On entend partout que vivre “like a local” (pour les Français au top de la trendytude, et juste “comme un local” pour les autres 😉 ), devient LA tendance pour des vacances réussies. Et bien moi j’ai fait mieux : j’ai vécu “with a local” !
Pour ceux qui ne la connaissent pas, je vous présente ma « locale » amie, Emmanuelle RIVAS. Ancienne directrice de l’Office de Tourisme de Montélimar, puis Sète, ancienne vice-présidente d’Offices de Tourisme de France, elle subit en 2015 un « débarquement » professionnel pas vraiment élégant (et c’est un euphémisme !). Elle décide alors de changer de voie pour vivre une nouvelle expérience personnelle et professionnelle plus épanouissante, loin des affres du quotidien des offices de tourisme. Amoureuse depuis longtemps de la Thaïlande, elle saisit l’opportunité de construire 2 villas sur la merveilleuse île de Koh Samui, dans le golfe de Thaïlande. Elle habite dans l’une et loue la seconde. Allez voir sa page FB, c’est superbe !
J’ai eu l’honneur et le plaisir d’y séjourner 2 semaines en septembre dans l’unique but de vous rapporter ce billet, cela va sans dire ! 😉
Tel l’ineffable Guy Raffour lors de ses interventions barométriques, je ne résiste pas à vous livrer quelques clichés de vacances pour vous donner un aperçu de cette île paradisiaque.
Au delà de ces jolis souvenirs, Koh Samui s’étend sur 228 km2, une superficie comparable à celle de l’île de Malte. Chaque année, plus de 2,4 millions de personnes viennent y séjourner. Un vrai spot touristique, et pourtant, pas l’ombre d’un office de tourisme ! Incroyable, non ?
J’ai longuement échangé avec Emmanuelle à la fois sur son expérience de prestataire touristique et sur cette situation presque paradoxale d’absence de toute structure officielle d’accueil.
Emmanuelle, toi l’ancienne directrice d’Office de Tourisme, présente-nous l’organisation touristique en place sur l’île.
Tout d’abord Koh Samui est un petit condensé de la Thaïlande. On y trouve une grande variété de points de vue, de paysages, des plaines, des reliefs, des plages très variées, une trentaine de temples très diversifiés aussi, des cascades, des secteurs où l’activité touristique est très concentrée –on pourrait dire tourisme de masse- et d’autres plus résidentiels tout en restant à toujours moins de 20/30 minutes les uns des autres, tout un tas de parcs animaliers de qualité variable (singes, éléphants, serpents, tigres, oiseaux, poissons…) ou aquatiques, et tout un panel d’activités notamment liées à la mer. L’île est préservée des moussons très irrégulières laissant place toute l’année à de longues périodes d’ensoleillement. Elle bénéficie d’une température très agréable de 25 à 32° nuit et jour, 12 mois sur 12, les mêmes températures pour l’eau de mer ! Cela génère un taux de remplissage record dans les hôtels de l’île de 73% et une durée de séjour enviée.

····················

**EXERCICE ÉCRIT A:** Traduisez en anglais cette phrase du passage sur Koh Samui : « Au delà de ces jolis souvenirs, Koh Samui s’étend sur 228 km2, une superficie comparable à celle de l’île de Malte. »
**EXERCICE ÉCRIT B:** Rédigez la suite du passage sur Koh Samui en reprenant juste après sa dernière phrase.

····················

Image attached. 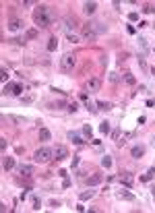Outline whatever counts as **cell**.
Here are the masks:
<instances>
[{"label": "cell", "mask_w": 155, "mask_h": 213, "mask_svg": "<svg viewBox=\"0 0 155 213\" xmlns=\"http://www.w3.org/2000/svg\"><path fill=\"white\" fill-rule=\"evenodd\" d=\"M54 19H56L54 10H52L50 6H45V4H40L33 10V21H35L37 27H50V25L54 23Z\"/></svg>", "instance_id": "6da1fadb"}, {"label": "cell", "mask_w": 155, "mask_h": 213, "mask_svg": "<svg viewBox=\"0 0 155 213\" xmlns=\"http://www.w3.org/2000/svg\"><path fill=\"white\" fill-rule=\"evenodd\" d=\"M52 157H54V149H50V147H40L33 153V159L37 164H50Z\"/></svg>", "instance_id": "7a4b0ae2"}, {"label": "cell", "mask_w": 155, "mask_h": 213, "mask_svg": "<svg viewBox=\"0 0 155 213\" xmlns=\"http://www.w3.org/2000/svg\"><path fill=\"white\" fill-rule=\"evenodd\" d=\"M60 66L64 73H68V70H72L77 66V54H64L60 58Z\"/></svg>", "instance_id": "3957f363"}, {"label": "cell", "mask_w": 155, "mask_h": 213, "mask_svg": "<svg viewBox=\"0 0 155 213\" xmlns=\"http://www.w3.org/2000/svg\"><path fill=\"white\" fill-rule=\"evenodd\" d=\"M95 37H97V33H95V29H93V23H87L85 27H83V40L85 41H95Z\"/></svg>", "instance_id": "277c9868"}, {"label": "cell", "mask_w": 155, "mask_h": 213, "mask_svg": "<svg viewBox=\"0 0 155 213\" xmlns=\"http://www.w3.org/2000/svg\"><path fill=\"white\" fill-rule=\"evenodd\" d=\"M99 89H101V79L99 77H91L89 83H87V91L89 93H97Z\"/></svg>", "instance_id": "5b68a950"}, {"label": "cell", "mask_w": 155, "mask_h": 213, "mask_svg": "<svg viewBox=\"0 0 155 213\" xmlns=\"http://www.w3.org/2000/svg\"><path fill=\"white\" fill-rule=\"evenodd\" d=\"M54 157L58 159V161L66 159V157H68V149H66L64 145H56V147H54Z\"/></svg>", "instance_id": "8992f818"}, {"label": "cell", "mask_w": 155, "mask_h": 213, "mask_svg": "<svg viewBox=\"0 0 155 213\" xmlns=\"http://www.w3.org/2000/svg\"><path fill=\"white\" fill-rule=\"evenodd\" d=\"M118 180H120V184H124V186H132V184H135V176H132V174L130 172H124V174H120V176H118Z\"/></svg>", "instance_id": "52a82bcc"}, {"label": "cell", "mask_w": 155, "mask_h": 213, "mask_svg": "<svg viewBox=\"0 0 155 213\" xmlns=\"http://www.w3.org/2000/svg\"><path fill=\"white\" fill-rule=\"evenodd\" d=\"M104 182V174H91V176H87V184L89 186H97V184H101Z\"/></svg>", "instance_id": "ba28073f"}, {"label": "cell", "mask_w": 155, "mask_h": 213, "mask_svg": "<svg viewBox=\"0 0 155 213\" xmlns=\"http://www.w3.org/2000/svg\"><path fill=\"white\" fill-rule=\"evenodd\" d=\"M145 155V147L143 145H135V147L130 149V157H135V159H141Z\"/></svg>", "instance_id": "9c48e42d"}, {"label": "cell", "mask_w": 155, "mask_h": 213, "mask_svg": "<svg viewBox=\"0 0 155 213\" xmlns=\"http://www.w3.org/2000/svg\"><path fill=\"white\" fill-rule=\"evenodd\" d=\"M19 174L23 176V178H31V176H33V166L21 164V166H19Z\"/></svg>", "instance_id": "30bf717a"}, {"label": "cell", "mask_w": 155, "mask_h": 213, "mask_svg": "<svg viewBox=\"0 0 155 213\" xmlns=\"http://www.w3.org/2000/svg\"><path fill=\"white\" fill-rule=\"evenodd\" d=\"M75 27H77V19H75V17H66V19H64V29H66V33H72V31H75Z\"/></svg>", "instance_id": "8fae6325"}, {"label": "cell", "mask_w": 155, "mask_h": 213, "mask_svg": "<svg viewBox=\"0 0 155 213\" xmlns=\"http://www.w3.org/2000/svg\"><path fill=\"white\" fill-rule=\"evenodd\" d=\"M116 199H120V201H135V194L128 193V190H116Z\"/></svg>", "instance_id": "7c38bea8"}, {"label": "cell", "mask_w": 155, "mask_h": 213, "mask_svg": "<svg viewBox=\"0 0 155 213\" xmlns=\"http://www.w3.org/2000/svg\"><path fill=\"white\" fill-rule=\"evenodd\" d=\"M23 27V21L21 19H10L8 21V31H19Z\"/></svg>", "instance_id": "4fadbf2b"}, {"label": "cell", "mask_w": 155, "mask_h": 213, "mask_svg": "<svg viewBox=\"0 0 155 213\" xmlns=\"http://www.w3.org/2000/svg\"><path fill=\"white\" fill-rule=\"evenodd\" d=\"M95 8H97V2H93V0H91V2H85V4H83V10H85L87 15H93V13H95Z\"/></svg>", "instance_id": "5bb4252c"}, {"label": "cell", "mask_w": 155, "mask_h": 213, "mask_svg": "<svg viewBox=\"0 0 155 213\" xmlns=\"http://www.w3.org/2000/svg\"><path fill=\"white\" fill-rule=\"evenodd\" d=\"M2 168L4 170H13L15 168V157H8V155H6V157L2 159Z\"/></svg>", "instance_id": "9a60e30c"}, {"label": "cell", "mask_w": 155, "mask_h": 213, "mask_svg": "<svg viewBox=\"0 0 155 213\" xmlns=\"http://www.w3.org/2000/svg\"><path fill=\"white\" fill-rule=\"evenodd\" d=\"M68 139L72 141V143H77V145H83V143H85V141L81 139V134L75 133V130H70V133H68Z\"/></svg>", "instance_id": "2e32d148"}, {"label": "cell", "mask_w": 155, "mask_h": 213, "mask_svg": "<svg viewBox=\"0 0 155 213\" xmlns=\"http://www.w3.org/2000/svg\"><path fill=\"white\" fill-rule=\"evenodd\" d=\"M153 176H155V168H149V170H147V174L141 176V180H143V182H149V180H153Z\"/></svg>", "instance_id": "e0dca14e"}, {"label": "cell", "mask_w": 155, "mask_h": 213, "mask_svg": "<svg viewBox=\"0 0 155 213\" xmlns=\"http://www.w3.org/2000/svg\"><path fill=\"white\" fill-rule=\"evenodd\" d=\"M93 29H95V33L99 35V33H105V31H108V25H104V23H93Z\"/></svg>", "instance_id": "ac0fdd59"}, {"label": "cell", "mask_w": 155, "mask_h": 213, "mask_svg": "<svg viewBox=\"0 0 155 213\" xmlns=\"http://www.w3.org/2000/svg\"><path fill=\"white\" fill-rule=\"evenodd\" d=\"M52 139V134L48 128H40V141H50Z\"/></svg>", "instance_id": "d6986e66"}, {"label": "cell", "mask_w": 155, "mask_h": 213, "mask_svg": "<svg viewBox=\"0 0 155 213\" xmlns=\"http://www.w3.org/2000/svg\"><path fill=\"white\" fill-rule=\"evenodd\" d=\"M56 48H58V40H56V37H50V41H48V52H54Z\"/></svg>", "instance_id": "ffe728a7"}, {"label": "cell", "mask_w": 155, "mask_h": 213, "mask_svg": "<svg viewBox=\"0 0 155 213\" xmlns=\"http://www.w3.org/2000/svg\"><path fill=\"white\" fill-rule=\"evenodd\" d=\"M93 194H95V190H85V193H81V194H79V199H81V201H89Z\"/></svg>", "instance_id": "44dd1931"}, {"label": "cell", "mask_w": 155, "mask_h": 213, "mask_svg": "<svg viewBox=\"0 0 155 213\" xmlns=\"http://www.w3.org/2000/svg\"><path fill=\"white\" fill-rule=\"evenodd\" d=\"M124 83H126V85H135V83H136V79H135V74H130V73H126V74H124Z\"/></svg>", "instance_id": "7402d4cb"}, {"label": "cell", "mask_w": 155, "mask_h": 213, "mask_svg": "<svg viewBox=\"0 0 155 213\" xmlns=\"http://www.w3.org/2000/svg\"><path fill=\"white\" fill-rule=\"evenodd\" d=\"M110 108H112L110 101H97V110H104V112H108Z\"/></svg>", "instance_id": "603a6c76"}, {"label": "cell", "mask_w": 155, "mask_h": 213, "mask_svg": "<svg viewBox=\"0 0 155 213\" xmlns=\"http://www.w3.org/2000/svg\"><path fill=\"white\" fill-rule=\"evenodd\" d=\"M101 166H104V168H112V157L110 155H104V157H101Z\"/></svg>", "instance_id": "cb8c5ba5"}, {"label": "cell", "mask_w": 155, "mask_h": 213, "mask_svg": "<svg viewBox=\"0 0 155 213\" xmlns=\"http://www.w3.org/2000/svg\"><path fill=\"white\" fill-rule=\"evenodd\" d=\"M99 133L101 134H108V133H110V122H101L99 124Z\"/></svg>", "instance_id": "d4e9b609"}, {"label": "cell", "mask_w": 155, "mask_h": 213, "mask_svg": "<svg viewBox=\"0 0 155 213\" xmlns=\"http://www.w3.org/2000/svg\"><path fill=\"white\" fill-rule=\"evenodd\" d=\"M66 40L70 41V44H79V35H75V33H66Z\"/></svg>", "instance_id": "484cf974"}, {"label": "cell", "mask_w": 155, "mask_h": 213, "mask_svg": "<svg viewBox=\"0 0 155 213\" xmlns=\"http://www.w3.org/2000/svg\"><path fill=\"white\" fill-rule=\"evenodd\" d=\"M25 37H27V40H35V37H37V29H29L25 33Z\"/></svg>", "instance_id": "4316f807"}, {"label": "cell", "mask_w": 155, "mask_h": 213, "mask_svg": "<svg viewBox=\"0 0 155 213\" xmlns=\"http://www.w3.org/2000/svg\"><path fill=\"white\" fill-rule=\"evenodd\" d=\"M70 112V114H75L77 110H79V104H77V101H72V104H68V108H66Z\"/></svg>", "instance_id": "83f0119b"}, {"label": "cell", "mask_w": 155, "mask_h": 213, "mask_svg": "<svg viewBox=\"0 0 155 213\" xmlns=\"http://www.w3.org/2000/svg\"><path fill=\"white\" fill-rule=\"evenodd\" d=\"M83 134L91 139V134H93V130H91V126H89V124H85V126H83Z\"/></svg>", "instance_id": "f1b7e54d"}, {"label": "cell", "mask_w": 155, "mask_h": 213, "mask_svg": "<svg viewBox=\"0 0 155 213\" xmlns=\"http://www.w3.org/2000/svg\"><path fill=\"white\" fill-rule=\"evenodd\" d=\"M13 95H23V87H21V85H15V87H13Z\"/></svg>", "instance_id": "f546056e"}, {"label": "cell", "mask_w": 155, "mask_h": 213, "mask_svg": "<svg viewBox=\"0 0 155 213\" xmlns=\"http://www.w3.org/2000/svg\"><path fill=\"white\" fill-rule=\"evenodd\" d=\"M13 87H15V83H8V85H4V91H2V93H13Z\"/></svg>", "instance_id": "4dcf8cb0"}, {"label": "cell", "mask_w": 155, "mask_h": 213, "mask_svg": "<svg viewBox=\"0 0 155 213\" xmlns=\"http://www.w3.org/2000/svg\"><path fill=\"white\" fill-rule=\"evenodd\" d=\"M6 147H8V141L2 137V139H0V149H2V151H6Z\"/></svg>", "instance_id": "1f68e13d"}, {"label": "cell", "mask_w": 155, "mask_h": 213, "mask_svg": "<svg viewBox=\"0 0 155 213\" xmlns=\"http://www.w3.org/2000/svg\"><path fill=\"white\" fill-rule=\"evenodd\" d=\"M40 207H41L40 199H37V197H33V209H35V211H40Z\"/></svg>", "instance_id": "d6a6232c"}, {"label": "cell", "mask_w": 155, "mask_h": 213, "mask_svg": "<svg viewBox=\"0 0 155 213\" xmlns=\"http://www.w3.org/2000/svg\"><path fill=\"white\" fill-rule=\"evenodd\" d=\"M0 74H2L0 79H2V81H4V83H6V79H8V70H6V68H2V70H0Z\"/></svg>", "instance_id": "836d02e7"}, {"label": "cell", "mask_w": 155, "mask_h": 213, "mask_svg": "<svg viewBox=\"0 0 155 213\" xmlns=\"http://www.w3.org/2000/svg\"><path fill=\"white\" fill-rule=\"evenodd\" d=\"M21 99H23V104H31V101H33V95H27V97H23V95H21Z\"/></svg>", "instance_id": "e575fe53"}, {"label": "cell", "mask_w": 155, "mask_h": 213, "mask_svg": "<svg viewBox=\"0 0 155 213\" xmlns=\"http://www.w3.org/2000/svg\"><path fill=\"white\" fill-rule=\"evenodd\" d=\"M110 81H112V83H118V81H120V77H118L116 73H110Z\"/></svg>", "instance_id": "d590c367"}, {"label": "cell", "mask_w": 155, "mask_h": 213, "mask_svg": "<svg viewBox=\"0 0 155 213\" xmlns=\"http://www.w3.org/2000/svg\"><path fill=\"white\" fill-rule=\"evenodd\" d=\"M139 44H141V48H143V50H147V40H145V37H139Z\"/></svg>", "instance_id": "8d00e7d4"}, {"label": "cell", "mask_w": 155, "mask_h": 213, "mask_svg": "<svg viewBox=\"0 0 155 213\" xmlns=\"http://www.w3.org/2000/svg\"><path fill=\"white\" fill-rule=\"evenodd\" d=\"M143 10H145V13H155V6H153V4H147Z\"/></svg>", "instance_id": "74e56055"}, {"label": "cell", "mask_w": 155, "mask_h": 213, "mask_svg": "<svg viewBox=\"0 0 155 213\" xmlns=\"http://www.w3.org/2000/svg\"><path fill=\"white\" fill-rule=\"evenodd\" d=\"M112 137H114V141H118V139H120V128H116L114 133H112Z\"/></svg>", "instance_id": "f35d334b"}, {"label": "cell", "mask_w": 155, "mask_h": 213, "mask_svg": "<svg viewBox=\"0 0 155 213\" xmlns=\"http://www.w3.org/2000/svg\"><path fill=\"white\" fill-rule=\"evenodd\" d=\"M139 64H141L143 70H147V64H145V60H143V56H139Z\"/></svg>", "instance_id": "ab89813d"}, {"label": "cell", "mask_w": 155, "mask_h": 213, "mask_svg": "<svg viewBox=\"0 0 155 213\" xmlns=\"http://www.w3.org/2000/svg\"><path fill=\"white\" fill-rule=\"evenodd\" d=\"M128 19L130 21H136V19H139V13H128Z\"/></svg>", "instance_id": "60d3db41"}, {"label": "cell", "mask_w": 155, "mask_h": 213, "mask_svg": "<svg viewBox=\"0 0 155 213\" xmlns=\"http://www.w3.org/2000/svg\"><path fill=\"white\" fill-rule=\"evenodd\" d=\"M10 118L15 120V122H17V124H23V122H25V118H19V116H10Z\"/></svg>", "instance_id": "b9f144b4"}, {"label": "cell", "mask_w": 155, "mask_h": 213, "mask_svg": "<svg viewBox=\"0 0 155 213\" xmlns=\"http://www.w3.org/2000/svg\"><path fill=\"white\" fill-rule=\"evenodd\" d=\"M50 207L52 209H58V207H60V201H50Z\"/></svg>", "instance_id": "7bdbcfd3"}, {"label": "cell", "mask_w": 155, "mask_h": 213, "mask_svg": "<svg viewBox=\"0 0 155 213\" xmlns=\"http://www.w3.org/2000/svg\"><path fill=\"white\" fill-rule=\"evenodd\" d=\"M21 4H23V6H33L35 2H33V0H25V2H21Z\"/></svg>", "instance_id": "ee69618b"}, {"label": "cell", "mask_w": 155, "mask_h": 213, "mask_svg": "<svg viewBox=\"0 0 155 213\" xmlns=\"http://www.w3.org/2000/svg\"><path fill=\"white\" fill-rule=\"evenodd\" d=\"M151 193H153V201H155V188H153V190H151Z\"/></svg>", "instance_id": "f6af8a7d"}]
</instances>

····················

**RÉSULTAT ATTENDU A:** Beyond these lovely memories, Koh Samui covers 228 km2, an area comparable to that of the island of Malta.

**RÉSULTAT ATTENDU B:**
Tout en contrôlant tout à Koh Samui, les autorités offrent d’une grande liberté pour faciliter la mise en tourisme. L’île est très sécurisée, la présence policière est réelle, il y a des caméras de vidéosurveillance partout. Ils sont très attachés à la sécurité et à la communication faite sur les réseaux sociaux autour de cette « rassurance ». Ils diffusent eux-mêmes des vidéo/photos lorsqu’ils secourent les touristes et médiatisent aussi bien l’arrestation des brigands qui sont nommément interpellés. Une police touristique existe. Police et armée contrôlent régulièrement toutes les activités et hébergements.
L’organisation institutionnelle du tourisme est géré par Tourism Authority of Thailand (TAT) qui est plus proche d’Atout France et de la promotion à l’étranger. Il n’existe pas réellement d’organisation publique officielle pour l’accueil des visiteurs mais des agences réceptives locales qui vendent les excursions de prestataires privés. Une agence revendiquait même le titre d’international tourism office –avec un beau « i » comme fanion- mais est fermée aujourd’hui.
Aussi, les visiteurs se fient aux flyers disposés sur les présentoirs, aux rares panneaux d’informations touristiques publicitaires surtout, ou aux guides classiques qui orientent vers les incontournables sans évoquer le reste, et parfois indiquent des tarifs qu’on ne retrouve pas ou qui restent imprécis car témoignent d’une offre que les journalistes ont rencontré à un moment T qu’un particulier à peu de chance de retrouver s’il ne passe pas par un résident local.
Aussi, les hôteliers et les agences réceptives locales ont-ils pris la main sur la promotion mais surtout la commercialisation de l’offre touristique locale.
Je suppose que tous les hébergeurs n’habitent pas sur place, comment font-ils ?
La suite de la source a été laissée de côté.